Tarikatlar birleşse daha iyi olmaz mı?
İnsanların fıtratları çeşit çeşittir. Bazı kimseler için çok sevimli görünen insanlar bazılarına çok ters görünebilir. Bir hadis-i şerifte: “Ruhlar (sınıflarına göre) dizilmiş ordular gibidir. (Ruhlar âleminde) tanışanlar (dünyada) birbiriyle kaynaşır, tanışmayanlar ise zıtlaşırlar.” (65)
Sahabilerin meşrepleri farklı farklıydı. Kimi şakacı (Hz Nuaym gibi), kimi daha ciddi (Hz Ebu Zerr gibi), kimi daha disiplinli (Hz Ömer gibi), kimi daha halim (Hz Ebu Bekir gibi), kimi kendi halinde (Hz Bilal gibi), kimi ilim kapısı (Hz Ali gibi), kimi hayâ timsali (Hz Osman gibi) …
İşte velilerin de meşrepleri takipçileri oldukları sahabeler gibi farklılık arzeder.
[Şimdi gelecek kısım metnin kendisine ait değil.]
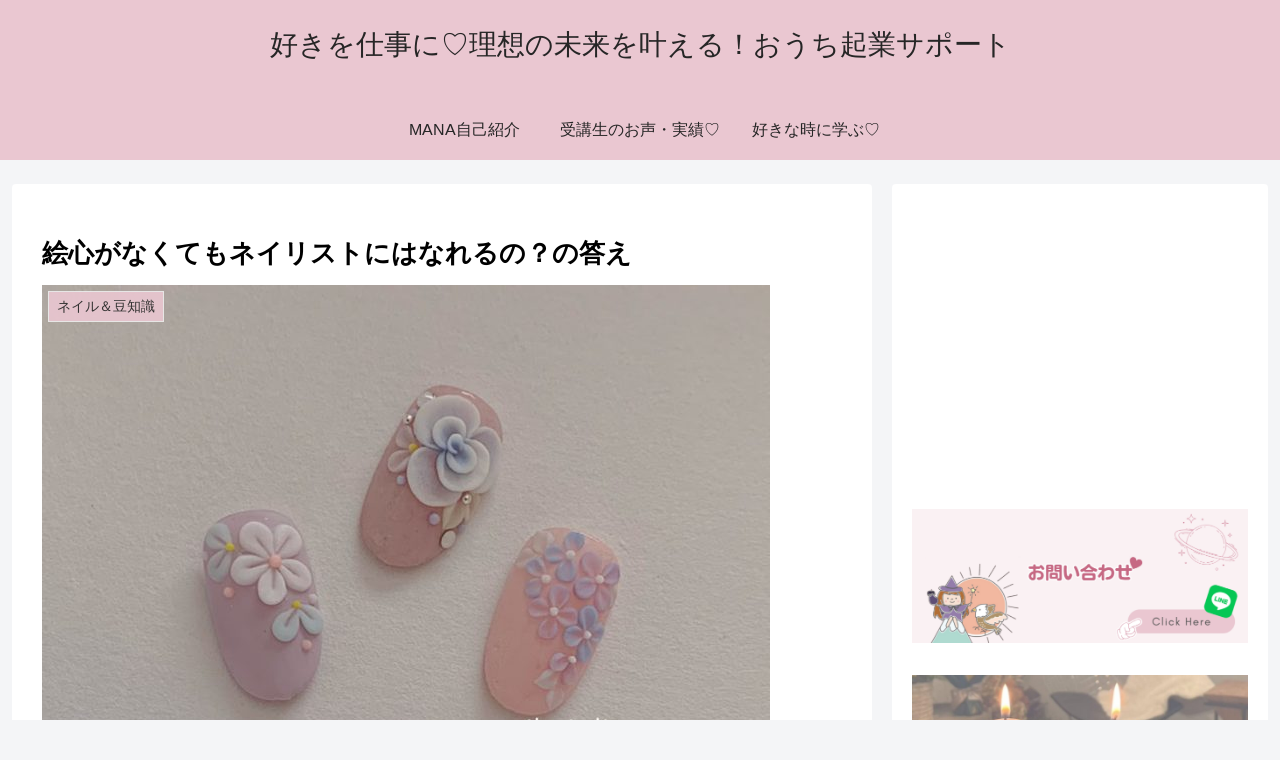

--- FILE ---
content_type: text/html; charset=utf-8
request_url: https://www.google.com/recaptcha/api2/aframe
body_size: 268
content:
<!DOCTYPE HTML><html><head><meta http-equiv="content-type" content="text/html; charset=UTF-8"></head><body><script nonce="fhkjp_GM4oKOdGVm3_Nqxg">/** Anti-fraud and anti-abuse applications only. See google.com/recaptcha */ try{var clients={'sodar':'https://pagead2.googlesyndication.com/pagead/sodar?'};window.addEventListener("message",function(a){try{if(a.source===window.parent){var b=JSON.parse(a.data);var c=clients[b['id']];if(c){var d=document.createElement('img');d.src=c+b['params']+'&rc='+(localStorage.getItem("rc::a")?sessionStorage.getItem("rc::b"):"");window.document.body.appendChild(d);sessionStorage.setItem("rc::e",parseInt(sessionStorage.getItem("rc::e")||0)+1);localStorage.setItem("rc::h",'1769108786474');}}}catch(b){}});window.parent.postMessage("_grecaptcha_ready", "*");}catch(b){}</script></body></html>

--- FILE ---
content_type: text/css
request_url: https://il-giglio.com/wp/wp-content/themes/cocoon-child-master/style.css?ver=6.9&fver=20230915035255
body_size: 542
content:
@charset "UTF-8";

/*!
Theme Name: Cocoon Child
Template:   cocoon-master
Version:    1.1.1
*/

/************************************
** 子テーマ用のスタイルを書く
************************************/
/<!-- Global site tag (gtag.js) - Google Analytics -->
<script async src="https://www.googletagmanager.com/gtag/js?id=G-00BWD9HG4C"></script>
<script>
  window.dataLayer = window.dataLayer || [];
  function gtag(){dataLayer.push(arguments);}
  gtag('js', new Date());

  gtag('config', 'G-00BWD9HG4C');
</script>*必要ならばここにコードを書く*/

/************************************
** レスポンシブデザイン用のメディアクエリ
************************************/
/*1023px以下*/
@media screen and (max-width: 1023px){
  /*必要ならばここにコードを書く*/
}

/*834px以下*/
@media screen and (max-width: 834px){
  /*必要ならばここにコードを書く*/
}

/*480px以下*/
@media screen and (max-width: 480px){
  /*必要ならばここにコードを書く*/
}
/** マーカーの色 **/
.marker-red { /*赤色マーカー*/
 background-color: #EAC7D1;
}
.marker-under-red { /*赤色アンダーラインマーカー*/
 background: linear-gradient(transparent 60%, #EAC7D1 60%);
}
Müridler kendilerini kimin meşrebine yakın görürse ona tabi olur.
Her mürşit bir fıtrata hitab eder. Her biri bir gedik kapar. Biri yok sayılsa eksikliği hissedilir. Bazen şeyhi vefat eden müritler meşrebine uygun mürşide rastlayamayıp mahrum kalırlar.
Dolayısıyla farklı meşreplerin ve cemaatlerin bulunması rahmettir. Ümmetin istifadesinedir. Yeter ki istikamet üzere olsunlar ve kardeşlik şuurunu yitirmesinler.